Cross-crate propagation example
A single invocation that reaches the GPU produces a connected trace across
three crates. With TENSOR_WASM_OTLP_ENDPOINT=http://localhost:4317 set and a guest
that calls wasi_cuda_load_ptx + wasi_cuda_launch, you should see this in
Jaeger as one trace:
trace_id=abc... (from inbound `traceparent`)
└── http.request [tensor-wasm-api] POST /functions/fn_x/invoke
├── tensor_wasm_exec::executor::spawn_instance [tensor-wasm-exec] tenant=t_42, instance_id=i_99
└── tensor_wasm_exec::executor::call_export_with_args [tensor-wasm-exec] instance=i_99, export=run, args_len=0
├── wasi_cuda.load_ptx [tensor-wasm-wasi-gpu] instance=i_99, ptx_bytes=2048, entry_bytes=10
├── wasi_cuda.launch [tensor-wasm-wasi-gpu] instance=i_99, kernel=k_3, grid_x=64, ...
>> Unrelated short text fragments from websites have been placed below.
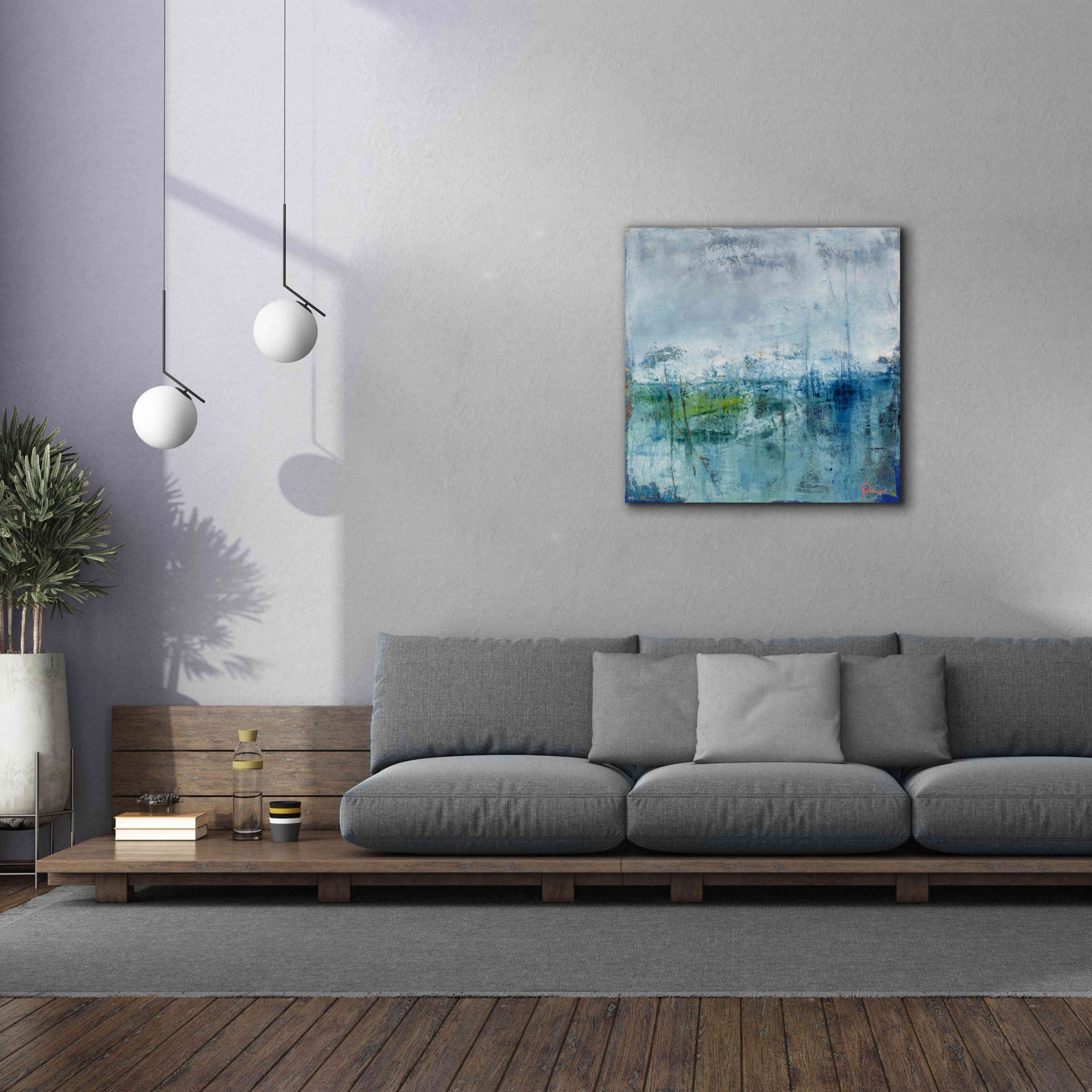 'Thaw' by Patrick Dennis, Giclee Canvas Wall Art,37 x 37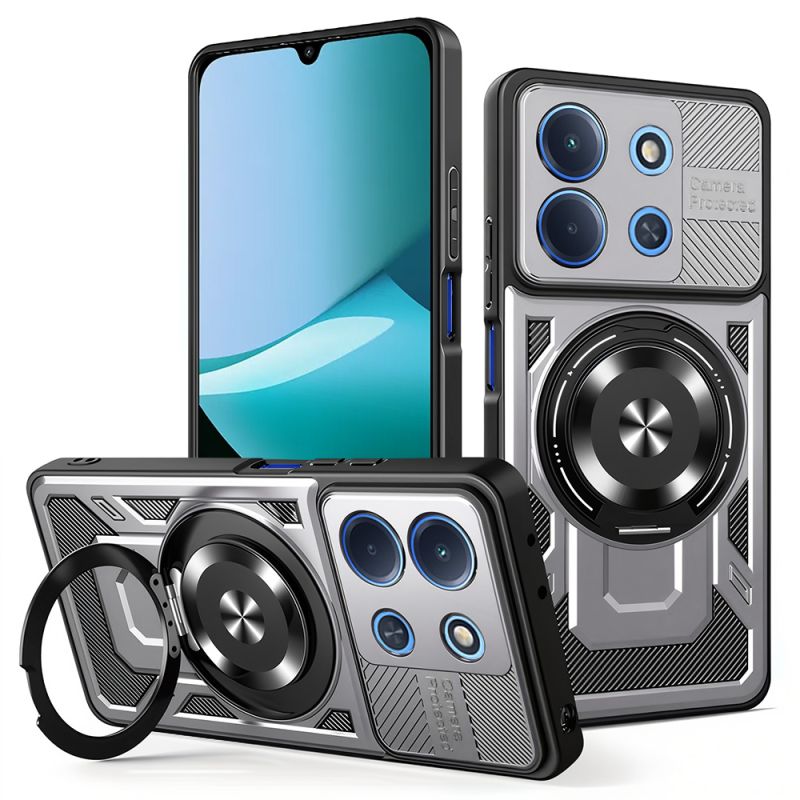 Husa pentru Xiaomi Redmi 15C 4G / Redmi 15C 5G - Techsuit RuggedCam - Gray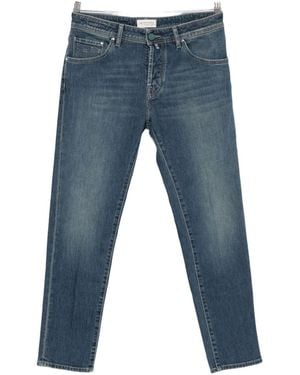 Jacob Cohen Slim Cropped Denim Jeans - Blue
└── wasi_cuda.sync [tensor-wasm-wasi-gpu] instance=i_99
The same trace_id flows through all three crates because each layer takes
the parent context from its caller: tensor-wasm-api's tower middleware extracts
the W3C header into the request scope, tensor-wasm-exec opens its spans as
children of the active context inside the request task, and tensor-wasm-wasi-gpu's
host functions open theirs as children of the active executor span. Removing
any of these layers from the chain (e.g. running tensor-wasm run from the CLI
without a parent context) collapses the trace to start at spawn_instance,
but the parent-child relationships among the inner spans are preserved.
Metrics complement
This file documents traces only; for metrics see tensor_wasm_core::metrics::TensorWasmMetrics (Prometheus text exposition via tensor-wasm-api's GET /metrics). Traces and metrics share label conventions where they overlap — a tenant attribute on a span and a tenant label on a counter mean the same thing and can be joined in tools like Grafana.
Cross-references
tensor-wasm-core/src/telemetry.rs—initand (gated)init_with_otlpcrates/tensor-wasm-api/src/middleware.rs—trace_layer_with_propagationSECURITY.mdfor the threat model around trace data leakagedocs/PERFORMANCE.mdfor performance impact of the OTLP exporter
Status: S20 of the plan. Re-baseline span schema before v0.2 — span names are part of the public observability contract.
Reference Grafana dashboard
The metrics half of this story is rendered by the reference Grafana dashboard committed at docs/dashboards/tensor-wasm-overview.json, with import instructions and the full metric inventory in docs/dashboards/README.md. The dashboard renders the five SLIs defined in docs/SLO.md as a top-row stat strip, then drills into HTTP traffic, per-tenant capacity, snapshot capture/restore, JIT cache hit ratio, and back-pressure permit utilization. It targets a generic Prometheus datasource via the ${DS_PROMETHEUS} variable so a single JSON file imports cleanly into any Grafana — no Mimir/Cortex-specific features. Panels whose backing metric is in the TODO column (per the dashboard README) render "No data" until W2.3 ships the HTTP request counter and duration histogram; tenant-row panels degrade to a single aggregate series until per-tenant labelling lands on the existing gauges.